Лев Николаевич сочувствует жене, но отвечает ей сдержанно.

«Не скучай, голубушка, об Иване и не тревожь себя мыслями. Дал Бог ребеночка, даст ему и пищу… Насчет меня же ты, нимало не стесняясь, напиши, что тебе с Иваном веселее, лучше будет, если я приеду, то мне будет очень радостно и здорово приехать, и дело найдется. Так и сделай. Мне так хорошо, легко и просто и любовно с тобой, так и тебе, надеюсь».

«Ты все грустишь, голубушка. Это мне очень грустно, потому что я вижу, как тебе тяжело, и, как ты не можешь иначе с кормлением и беспокойством о нем, и как бы желал помочь тебе, и не знаю как».

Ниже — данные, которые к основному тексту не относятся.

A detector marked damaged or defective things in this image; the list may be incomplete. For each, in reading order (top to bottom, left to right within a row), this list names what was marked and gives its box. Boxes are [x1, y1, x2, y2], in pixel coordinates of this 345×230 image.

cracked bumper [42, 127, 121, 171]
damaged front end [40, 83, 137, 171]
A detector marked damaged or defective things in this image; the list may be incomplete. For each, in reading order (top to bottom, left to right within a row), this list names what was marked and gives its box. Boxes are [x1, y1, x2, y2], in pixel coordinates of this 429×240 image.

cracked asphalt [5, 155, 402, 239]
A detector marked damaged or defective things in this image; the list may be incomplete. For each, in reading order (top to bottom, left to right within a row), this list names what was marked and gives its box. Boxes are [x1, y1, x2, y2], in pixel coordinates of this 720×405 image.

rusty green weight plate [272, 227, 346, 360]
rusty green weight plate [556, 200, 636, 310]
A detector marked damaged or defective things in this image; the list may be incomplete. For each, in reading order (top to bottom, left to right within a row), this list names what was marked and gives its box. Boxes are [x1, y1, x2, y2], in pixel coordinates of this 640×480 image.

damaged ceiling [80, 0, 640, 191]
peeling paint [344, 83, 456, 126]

«Враг я медицинских усовершенствований, но для тебя, при твоем беспокойном характере, советовал бы свесить Ивана, и весить с тем, чтобы верно знать, хорошо ли твое кормление или нет. Мне по всему кажется, что твое молоко хорошо и достаточно, и что с помощью прикорма ты выкормишь лучше всего, но что тебе мешает беспокойство, и, вероятно, неосновательное».

«Решить вопрос о том, до какой степени ты можешь и должна терпеть, можешь только ты. Надо надеяться, как и в те разы, это будет продолжаться не очень долго и может зажить при помощи от кормилицы. Но все решишь ты, и советовать нельзя. Мой совет один: не отчаиваться и во всем, и в этих страданиях, находить хорошее и нужное».

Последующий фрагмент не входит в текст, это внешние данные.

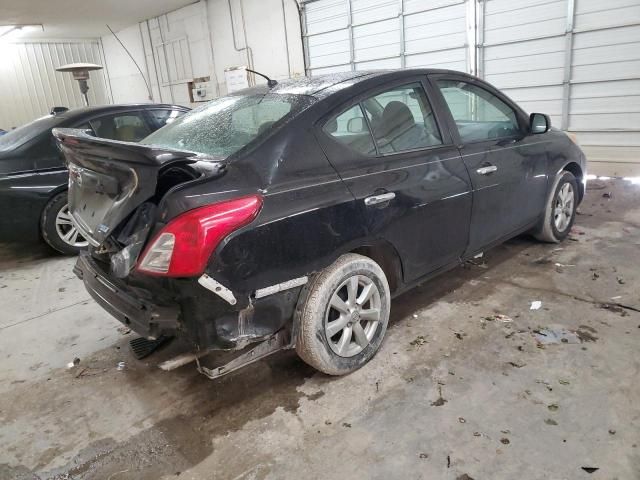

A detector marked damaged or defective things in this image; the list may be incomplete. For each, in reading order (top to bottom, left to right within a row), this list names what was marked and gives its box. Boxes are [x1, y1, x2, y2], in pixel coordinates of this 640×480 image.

detached trunk lid [53, 128, 226, 244]
rear-end collision damage [53, 128, 302, 378]
broken plastic trim [198, 274, 238, 304]
broken plastic trim [252, 276, 308, 298]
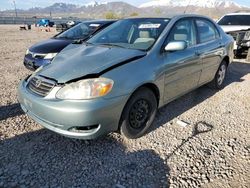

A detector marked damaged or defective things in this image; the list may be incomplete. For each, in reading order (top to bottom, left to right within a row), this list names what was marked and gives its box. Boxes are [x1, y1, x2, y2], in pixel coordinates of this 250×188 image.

damaged hood [38, 44, 146, 83]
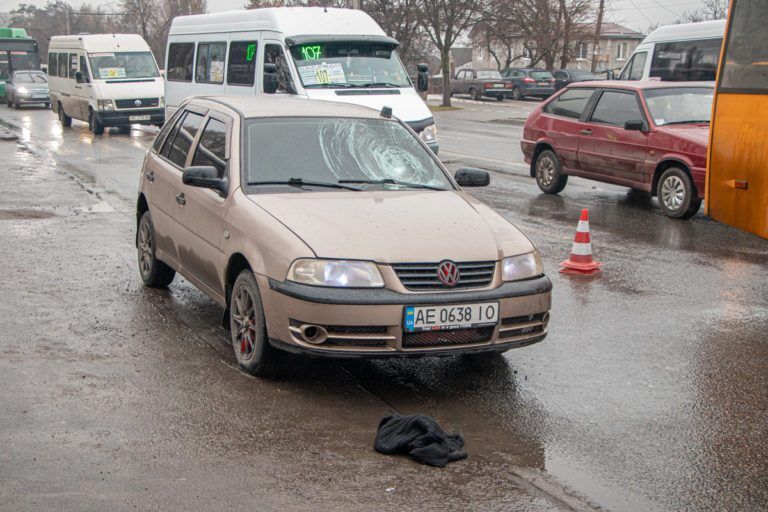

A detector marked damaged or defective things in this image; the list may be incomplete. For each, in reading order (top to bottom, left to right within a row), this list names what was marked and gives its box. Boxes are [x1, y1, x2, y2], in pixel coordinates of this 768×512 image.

shattered glass on windshield [246, 117, 450, 191]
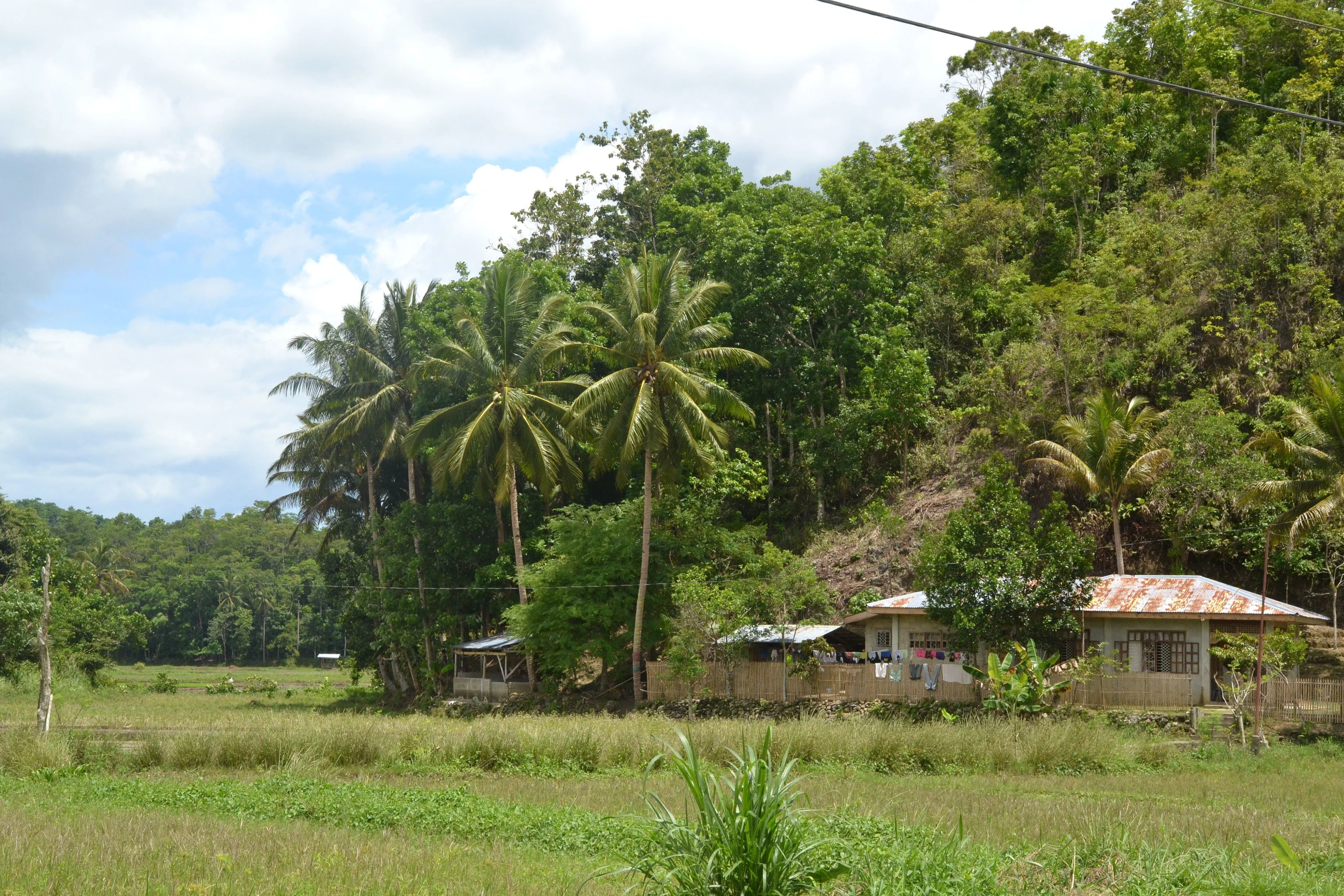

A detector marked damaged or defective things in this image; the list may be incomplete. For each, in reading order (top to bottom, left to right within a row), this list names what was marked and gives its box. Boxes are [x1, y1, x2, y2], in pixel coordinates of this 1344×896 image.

rusty corrugated roof [1084, 579, 1327, 622]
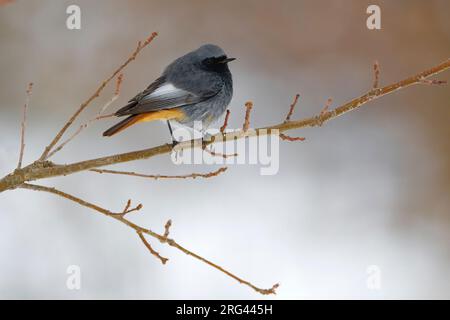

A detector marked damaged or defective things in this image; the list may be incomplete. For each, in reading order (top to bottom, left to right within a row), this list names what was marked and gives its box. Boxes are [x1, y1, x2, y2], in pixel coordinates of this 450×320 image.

Переписка между мужем и женой в эти дни не похожа на переписку любящих родителей, имеющих четырехнедельного ребенка. Софья Андреевна как-то робко сообщает мужу о неудачах с кормлением, о своих тревогах по поводу недостатка молока, о кормилице; Лев Николаевич также осторожно касается этих вопросов, успокаивает жену, готов идти на уступки и воспользоваться «медицинскими усовершенствованиями». Но нет непосредственной близости, нет больше той общей радости, общих тревог, которые они испытывали при появлении первых детей. Слишком много пережито за последние годы, и ничто уже не в силах объединить. Каждый по-прежнему остается в кругу своих интересов, Лев Николаевич находит возможным быть вдалеке от семьи, и рождение ребенка, на этот раз как будто желанного и для матери и для отца, представляется чем-то ненужным и даже лишним.

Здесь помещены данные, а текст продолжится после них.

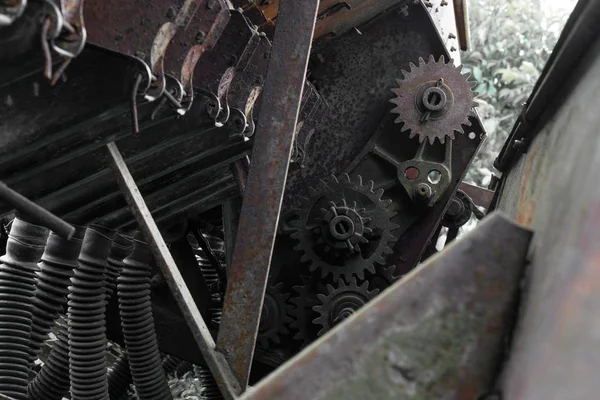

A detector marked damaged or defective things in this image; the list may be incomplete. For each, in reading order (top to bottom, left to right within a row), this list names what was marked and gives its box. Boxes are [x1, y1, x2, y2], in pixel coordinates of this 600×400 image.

rusty gear [390, 54, 478, 145]
rusty gear [290, 174, 398, 282]
rusty gear [312, 278, 378, 334]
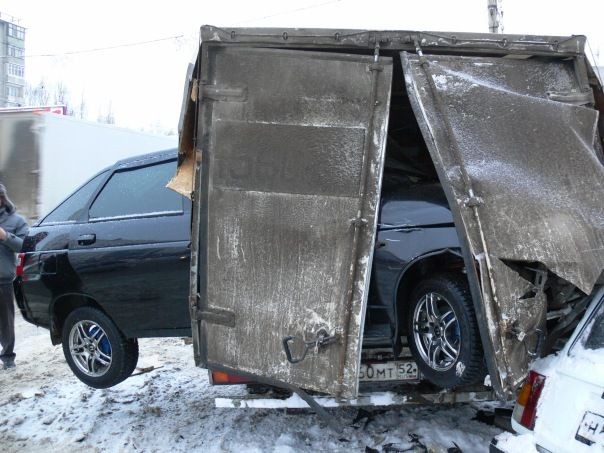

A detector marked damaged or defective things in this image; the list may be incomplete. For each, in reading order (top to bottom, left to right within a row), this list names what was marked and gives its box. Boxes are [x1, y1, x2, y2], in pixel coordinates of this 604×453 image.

damaged metal gate [191, 47, 394, 398]
bent door panel [191, 47, 394, 398]
broken hinge [282, 324, 338, 364]
crashed vehicle [171, 25, 604, 402]
damaged metal gate [402, 50, 604, 396]
bent door panel [402, 53, 604, 398]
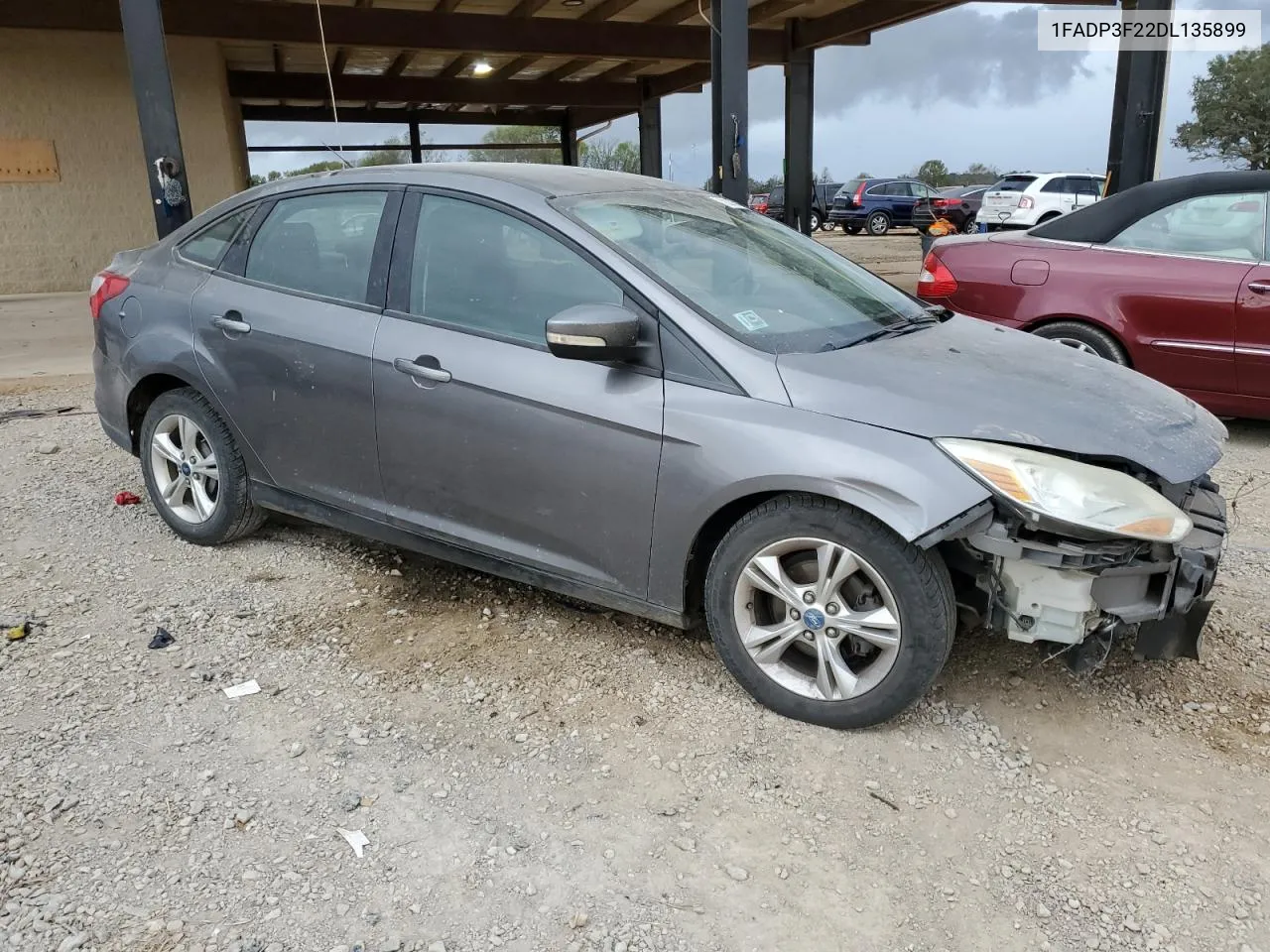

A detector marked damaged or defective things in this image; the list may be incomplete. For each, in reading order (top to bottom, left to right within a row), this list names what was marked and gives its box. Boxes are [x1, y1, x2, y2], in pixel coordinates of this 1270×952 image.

damaged front bumper [950, 479, 1223, 659]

Но Софья Андреевна не может простить мужу своего душевного одиночества и его ухода от семьи к чужим людям. В минуту усталости она упрекает его. «Пожалуйста, когда я извещу о приезде, – пишет она Льву Николаевичу, перед отъездом на лето в Ясную, – пришлите нам то, что я прошу, а именно: карету – лошади наемные, коляску и подводу парой – лошади свои. Знаю, как ты на все просьбы эти смотришь недоброжелательно, но я уж так избаловалась, а, главное, мои нервы от старости так расстроены, что мне не до идей. Предоставляю их разным шалым и праздным людям, а мне некогда… Как подумаю о Ясной Поляне, о разгроме, произведенном разными посетителями и жителями, и о грязи, внесенной всеми ими, то и ехать не хочется. Не скоро приведешь все это хоть в возможный вид».